## ZADANIA DO ĆWICZENIA
1. Wypisz nazwy wszystkich wskaźników z podsumowania statystyk za lipiec 2014, które otwiera tekst strony.
2. Przepisz z tekstu strony fragment od „Kategoria praca” aż do „pora była wstać.”.
3. Które miejsce na 13 etapie TdF zajął Rafał Majka według tekstu strony?
== TEKST STRONY ==
Wpisy archiwalne w miesiącu

Lipiec, 2014

Dystans całkowity:1443.00 km (w terenie 88.00 km; 6.10%)
Czas w ruchu:71:19
Średnia prędkość:20.23 km/h
Maksymalna prędkość:56.00 km/h
Liczba aktywności:28
Średnio na aktywność:51.54 km i 2h 32m
Więcej statystyk

Nocne manewry

Piątek, 18 lipca 2014 · Komentarze(0)
Kategoria rekreacja
Jakaś ta moja robota w kratkę. Dziś wolne to znów nadrabiam godziny snu nieprzespanej nocy. Po telefonie od Limita orientuję się która jest godzina, spoglądam na czasomierz a tu prawie 10:00 czyli, przespane 9 h snu. 

Dzień zlatuje na błogim leżakowaniu i oglądaniu transmisji  13 etapu TdF, gdzie Rafał Majka zajął 2 miejsce.

Po transmisji na rozgrzewkę do Pogorii po większe zakupy. 19:00 wybija pora ruszać na nocne wojarze, które zaczynam od przejazdu do Rawy odebrać Pannę M z pracy. Spacerek wieczorową porą do centrum Kato. Na Mariackiej sporo wiary. Pomyślałem, że może Rysiek czasem, gdzie na rikszy nie krąży. Po konsultacji telefonicznej dowiaduję się, że nie jeździ, a szykuje się na noc do pracy, a że jedzie bikem to się zmawiamy, że i tak tamtędy będę wracał to go odcholuję. 

Odprowadzam Martynę do autobusu i ruszam pod Wyspiana na punkt zbiorczy. Dociera Rysiek (na szosie) yhmm to chyba zamiast ja jego to on mnie będzie cholował za kołem. Spod Wyspiana na spodek i dalej przez pętlę Słoneczną, plac Alfreda kierujemy się na Siemce, przez które przebijamy się nieco inaczej jak Ja wczoraj. Żegnamy się na Bańgowie pod Jonsonem, Rysio do roboty, a ja dalej jak droga poniesie. I tak mnie poniosło, że w Czeladzi odbijam na Grodziec. Podjazd sprawnie pokonany w oddali wydaje mi się, że widzę któregoś z cyklozowych klubowiczów. Domniemywam, że mógł być to Limit, choć pora mnie zdziwiła. Spod Dorotki zjazd do Gródkowa i zwrot pod lwa, gdzie przecinam DK 86 dalej na Łagiszę i jak już droga prowadzi przez Zieloną na P3. Nikogo paznakomego to zwrot pod Żółwia, ale tu też po 22:00 pustki. Jutro wyjazd to lekkim zagięciem przez DG dojazd do domu.

DP ND

Czwartek, 17 lipca 2014 · Komentarze(0)
Kategoria praca
Dzień czwartkowy jakiś taki mizerny od samego rana, a to za sprawą napierniczania łba i późniejszego promiennego bólu zęba. Spać się nie dało i dopiero po 3 porcji leku przeciwbólowego gdzieś po 3 nad ranem udało mi się jakoś normalnie zasnąć. Co z tego jak i tak o 6:00 pora była wstać.

Wstaję jakiś taki niedorobiony ciepła herbata z rana pakuję sakwę i o 7:10 wyjazd na Morawę. Jakoś tak odruchowo za wcześnie przez co miałem spory zapas czasu to i dojazd był w miarę powolny.
===
== ZAWARTOŚĆ ZBIORU DANYCH ==
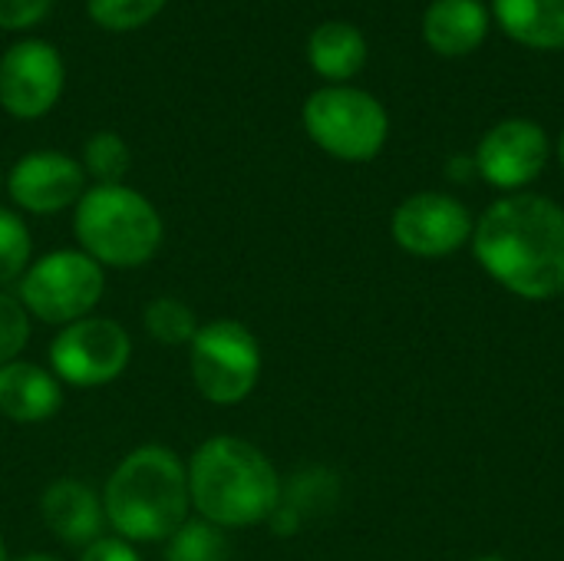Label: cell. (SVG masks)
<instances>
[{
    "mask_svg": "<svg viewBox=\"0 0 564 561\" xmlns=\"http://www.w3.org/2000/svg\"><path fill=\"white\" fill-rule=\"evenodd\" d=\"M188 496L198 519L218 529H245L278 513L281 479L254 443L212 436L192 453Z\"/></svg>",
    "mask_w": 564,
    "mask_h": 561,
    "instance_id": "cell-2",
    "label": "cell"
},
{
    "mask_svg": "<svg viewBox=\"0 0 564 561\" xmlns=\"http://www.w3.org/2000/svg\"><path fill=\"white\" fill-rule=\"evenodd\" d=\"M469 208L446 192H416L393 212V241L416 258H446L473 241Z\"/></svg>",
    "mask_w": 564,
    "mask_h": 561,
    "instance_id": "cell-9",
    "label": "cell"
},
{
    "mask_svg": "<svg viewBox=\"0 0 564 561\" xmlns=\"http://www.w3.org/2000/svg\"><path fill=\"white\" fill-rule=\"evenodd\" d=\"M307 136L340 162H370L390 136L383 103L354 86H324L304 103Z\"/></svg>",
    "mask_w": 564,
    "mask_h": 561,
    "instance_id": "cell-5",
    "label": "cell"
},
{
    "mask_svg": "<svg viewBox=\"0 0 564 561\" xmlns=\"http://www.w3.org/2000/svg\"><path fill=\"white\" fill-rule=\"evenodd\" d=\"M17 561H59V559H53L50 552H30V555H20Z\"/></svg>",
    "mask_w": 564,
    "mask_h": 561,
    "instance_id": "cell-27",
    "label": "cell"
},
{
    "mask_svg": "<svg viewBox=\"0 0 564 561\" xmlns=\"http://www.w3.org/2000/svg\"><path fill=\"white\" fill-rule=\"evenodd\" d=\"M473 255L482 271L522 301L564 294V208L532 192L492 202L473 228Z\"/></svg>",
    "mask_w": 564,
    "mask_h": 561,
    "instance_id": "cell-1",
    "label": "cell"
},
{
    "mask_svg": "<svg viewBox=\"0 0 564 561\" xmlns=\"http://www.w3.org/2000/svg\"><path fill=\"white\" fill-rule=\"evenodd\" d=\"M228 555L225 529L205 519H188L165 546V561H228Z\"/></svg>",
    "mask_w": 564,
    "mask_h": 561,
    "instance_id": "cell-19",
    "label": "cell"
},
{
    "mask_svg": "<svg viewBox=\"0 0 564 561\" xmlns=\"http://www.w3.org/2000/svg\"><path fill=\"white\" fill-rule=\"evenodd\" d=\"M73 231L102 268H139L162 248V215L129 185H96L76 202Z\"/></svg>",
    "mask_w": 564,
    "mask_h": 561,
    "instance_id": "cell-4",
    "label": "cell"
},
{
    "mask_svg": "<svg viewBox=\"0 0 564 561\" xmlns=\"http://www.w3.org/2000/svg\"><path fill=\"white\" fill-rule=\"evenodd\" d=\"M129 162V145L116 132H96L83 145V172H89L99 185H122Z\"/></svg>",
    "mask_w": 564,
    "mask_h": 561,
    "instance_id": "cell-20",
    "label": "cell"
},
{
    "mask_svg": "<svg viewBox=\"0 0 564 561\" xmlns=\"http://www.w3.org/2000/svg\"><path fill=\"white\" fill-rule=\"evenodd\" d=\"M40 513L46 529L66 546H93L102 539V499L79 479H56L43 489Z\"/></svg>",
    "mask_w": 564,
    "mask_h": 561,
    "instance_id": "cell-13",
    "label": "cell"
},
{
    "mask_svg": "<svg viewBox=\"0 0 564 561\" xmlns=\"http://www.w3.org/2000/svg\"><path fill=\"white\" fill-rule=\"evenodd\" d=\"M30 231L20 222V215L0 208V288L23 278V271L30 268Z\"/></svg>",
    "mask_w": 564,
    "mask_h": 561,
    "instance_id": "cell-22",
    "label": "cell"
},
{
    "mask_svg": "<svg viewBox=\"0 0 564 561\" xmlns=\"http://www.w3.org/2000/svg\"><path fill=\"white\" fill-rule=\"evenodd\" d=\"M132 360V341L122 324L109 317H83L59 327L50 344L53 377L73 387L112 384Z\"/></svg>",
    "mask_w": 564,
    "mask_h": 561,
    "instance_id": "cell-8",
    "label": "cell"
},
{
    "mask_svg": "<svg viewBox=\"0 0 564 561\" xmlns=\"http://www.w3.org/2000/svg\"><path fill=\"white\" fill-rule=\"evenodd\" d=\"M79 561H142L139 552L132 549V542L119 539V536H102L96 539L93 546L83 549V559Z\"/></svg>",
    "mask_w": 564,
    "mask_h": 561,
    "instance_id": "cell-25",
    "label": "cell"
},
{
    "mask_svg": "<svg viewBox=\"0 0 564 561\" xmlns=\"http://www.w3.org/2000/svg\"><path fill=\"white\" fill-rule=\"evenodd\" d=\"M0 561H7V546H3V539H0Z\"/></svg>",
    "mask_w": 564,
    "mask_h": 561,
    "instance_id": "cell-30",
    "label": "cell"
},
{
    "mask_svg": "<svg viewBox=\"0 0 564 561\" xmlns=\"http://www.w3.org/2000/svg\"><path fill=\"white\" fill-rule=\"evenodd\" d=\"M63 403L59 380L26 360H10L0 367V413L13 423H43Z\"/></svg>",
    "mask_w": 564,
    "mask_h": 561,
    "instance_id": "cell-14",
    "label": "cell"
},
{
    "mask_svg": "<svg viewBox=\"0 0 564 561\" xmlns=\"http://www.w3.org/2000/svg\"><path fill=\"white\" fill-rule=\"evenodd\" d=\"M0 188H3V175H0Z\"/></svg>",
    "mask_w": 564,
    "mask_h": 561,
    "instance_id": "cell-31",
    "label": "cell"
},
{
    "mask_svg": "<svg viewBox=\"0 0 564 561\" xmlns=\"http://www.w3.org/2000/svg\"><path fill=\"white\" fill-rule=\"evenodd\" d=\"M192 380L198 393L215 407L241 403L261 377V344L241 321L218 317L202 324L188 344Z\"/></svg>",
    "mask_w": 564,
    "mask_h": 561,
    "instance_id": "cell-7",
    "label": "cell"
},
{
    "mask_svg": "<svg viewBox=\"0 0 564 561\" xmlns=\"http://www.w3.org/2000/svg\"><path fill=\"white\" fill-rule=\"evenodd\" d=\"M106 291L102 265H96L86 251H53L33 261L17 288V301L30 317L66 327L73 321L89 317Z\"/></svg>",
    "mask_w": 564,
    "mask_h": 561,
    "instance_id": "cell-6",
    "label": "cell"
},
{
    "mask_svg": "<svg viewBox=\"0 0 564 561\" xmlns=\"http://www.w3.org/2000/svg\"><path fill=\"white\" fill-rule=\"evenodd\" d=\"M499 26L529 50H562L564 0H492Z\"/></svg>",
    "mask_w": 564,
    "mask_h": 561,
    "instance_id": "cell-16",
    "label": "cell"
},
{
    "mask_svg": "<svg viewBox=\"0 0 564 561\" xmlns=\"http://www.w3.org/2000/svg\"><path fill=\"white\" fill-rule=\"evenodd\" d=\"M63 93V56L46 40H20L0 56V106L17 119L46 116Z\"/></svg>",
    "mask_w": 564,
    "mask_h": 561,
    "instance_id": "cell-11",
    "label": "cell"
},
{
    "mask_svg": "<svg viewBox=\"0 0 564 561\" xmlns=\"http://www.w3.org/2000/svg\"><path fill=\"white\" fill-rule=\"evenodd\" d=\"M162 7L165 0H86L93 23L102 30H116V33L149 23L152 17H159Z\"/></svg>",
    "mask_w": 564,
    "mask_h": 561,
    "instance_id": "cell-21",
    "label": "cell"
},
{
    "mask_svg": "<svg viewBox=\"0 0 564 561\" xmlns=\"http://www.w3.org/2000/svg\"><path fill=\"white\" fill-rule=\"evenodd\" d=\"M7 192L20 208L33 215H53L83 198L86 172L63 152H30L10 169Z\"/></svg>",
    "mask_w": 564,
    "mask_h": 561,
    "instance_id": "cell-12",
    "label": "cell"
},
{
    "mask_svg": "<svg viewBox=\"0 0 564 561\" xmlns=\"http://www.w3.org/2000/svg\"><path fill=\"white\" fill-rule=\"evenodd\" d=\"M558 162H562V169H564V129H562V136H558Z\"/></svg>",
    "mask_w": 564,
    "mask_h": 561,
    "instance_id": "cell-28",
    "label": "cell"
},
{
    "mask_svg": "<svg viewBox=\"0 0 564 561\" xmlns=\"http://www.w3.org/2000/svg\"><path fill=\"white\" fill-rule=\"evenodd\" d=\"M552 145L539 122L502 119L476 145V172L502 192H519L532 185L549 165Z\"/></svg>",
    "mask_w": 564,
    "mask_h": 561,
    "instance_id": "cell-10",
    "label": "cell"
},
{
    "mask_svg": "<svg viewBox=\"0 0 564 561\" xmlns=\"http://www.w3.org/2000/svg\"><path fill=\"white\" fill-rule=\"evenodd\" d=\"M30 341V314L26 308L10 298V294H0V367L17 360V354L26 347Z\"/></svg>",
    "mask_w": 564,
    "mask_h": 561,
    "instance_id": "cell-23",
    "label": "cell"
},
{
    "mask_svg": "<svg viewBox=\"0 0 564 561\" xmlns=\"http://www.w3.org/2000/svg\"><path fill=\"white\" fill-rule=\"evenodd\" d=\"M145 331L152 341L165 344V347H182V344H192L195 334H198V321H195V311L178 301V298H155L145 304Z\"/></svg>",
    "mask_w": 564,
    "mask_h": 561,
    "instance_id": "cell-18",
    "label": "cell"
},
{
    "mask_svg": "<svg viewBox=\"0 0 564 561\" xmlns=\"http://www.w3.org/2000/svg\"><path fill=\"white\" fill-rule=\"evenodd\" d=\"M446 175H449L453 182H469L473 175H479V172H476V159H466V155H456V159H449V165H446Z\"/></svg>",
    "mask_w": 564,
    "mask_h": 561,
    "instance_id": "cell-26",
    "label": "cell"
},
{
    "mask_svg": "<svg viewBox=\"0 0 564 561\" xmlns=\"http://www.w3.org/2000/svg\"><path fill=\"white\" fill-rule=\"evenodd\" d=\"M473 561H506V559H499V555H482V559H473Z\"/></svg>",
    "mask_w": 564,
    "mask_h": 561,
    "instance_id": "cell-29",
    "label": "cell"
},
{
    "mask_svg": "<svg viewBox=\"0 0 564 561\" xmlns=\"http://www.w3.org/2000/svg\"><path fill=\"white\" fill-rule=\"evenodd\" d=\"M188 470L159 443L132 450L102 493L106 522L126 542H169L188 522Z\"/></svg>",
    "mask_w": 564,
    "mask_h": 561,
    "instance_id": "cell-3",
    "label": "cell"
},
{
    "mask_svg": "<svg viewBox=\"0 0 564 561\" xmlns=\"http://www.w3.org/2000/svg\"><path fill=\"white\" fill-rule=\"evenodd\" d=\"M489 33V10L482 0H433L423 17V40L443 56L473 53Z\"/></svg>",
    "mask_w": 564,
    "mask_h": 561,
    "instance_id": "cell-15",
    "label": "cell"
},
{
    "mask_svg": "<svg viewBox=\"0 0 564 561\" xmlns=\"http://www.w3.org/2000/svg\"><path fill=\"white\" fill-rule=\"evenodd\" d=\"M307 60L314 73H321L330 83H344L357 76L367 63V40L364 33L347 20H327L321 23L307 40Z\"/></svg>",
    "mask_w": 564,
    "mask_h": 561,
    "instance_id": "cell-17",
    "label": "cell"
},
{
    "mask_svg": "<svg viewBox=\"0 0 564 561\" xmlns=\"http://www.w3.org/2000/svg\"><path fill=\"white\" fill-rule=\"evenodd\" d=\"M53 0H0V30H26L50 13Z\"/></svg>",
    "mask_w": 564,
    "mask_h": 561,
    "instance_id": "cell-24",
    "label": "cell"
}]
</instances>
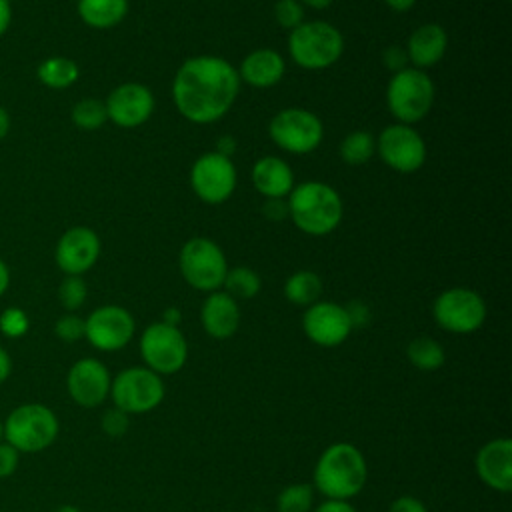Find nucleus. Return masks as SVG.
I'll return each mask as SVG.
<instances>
===
## ROZWIĄZANIA ZADAŃ
1.
Dystans całkowity
Czas w ruchu
Średnia prędkość
Maksymalna prędkość
Liczba aktywności
Średnio na aktywność

2.
Kategoria praca
Dzień czwartkowy jakiś taki mizerny od samego rana, a to za sprawą napierniczania łba i późniejszego promiennego bólu zęba. Spać się nie dało i dopiero po 3 porcji leku przeciwbólowego gdzieś po 3 nad ranem udało mi się jakoś normalnie zasnąć. Co z tego jak i tak o 6:00 pora była wstać.

3. 2 miejsce.